◆ Activity ◆
Word for word, repeat the data; no picture should appear in the result.

◆ Information supplied ◆
:::
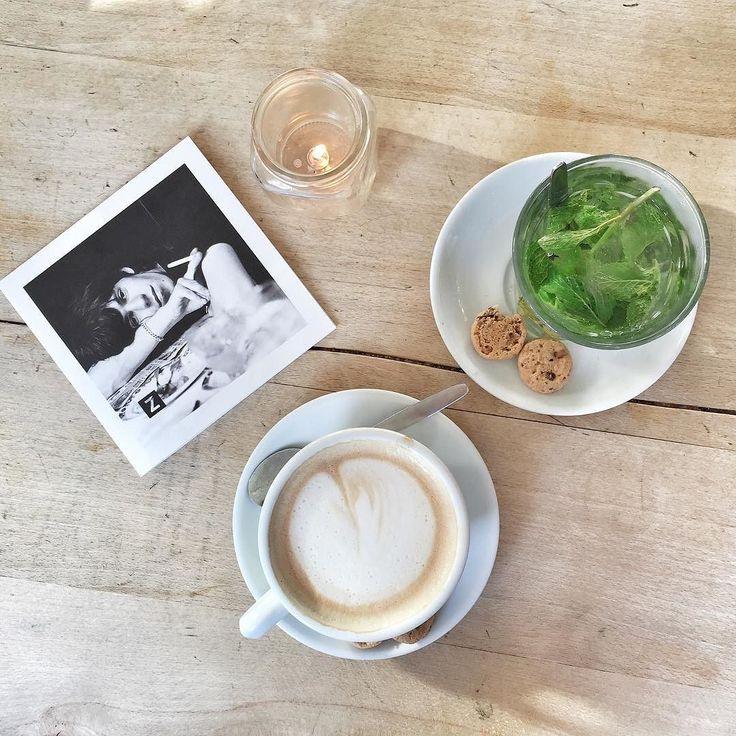 Ein letzter Koffie verkert bevor es gleich zurück nach Hause geht! by 23qmstil #haxenhaus #people #food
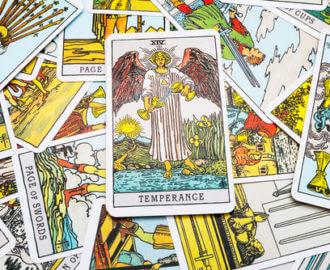 The Temperance Tarot Card.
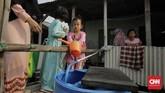 Saat musim kemarau pengeluaran warga untuk air bersih bisa mencapai 500 ribu perbulan, dibandingkan musim penghujan hanya 100 ribu perbulan. (CNN Indonesia/Adhi Wicaksono)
:::
◆ Exercise answer ◆
 Ein letzter Koffie verkert bevor es gleich zurück nach Hause geht! by 23qmstil #haxenhaus #people #food
 The Temperance Tarot Card.
 Saat musim kemarau pengeluaran warga untuk air bersih bisa mencapai 500 ribu perbulan, dibandingkan musim penghujan hanya 100 ribu perbulan. (CNN Indonesia/Adhi Wicaksono)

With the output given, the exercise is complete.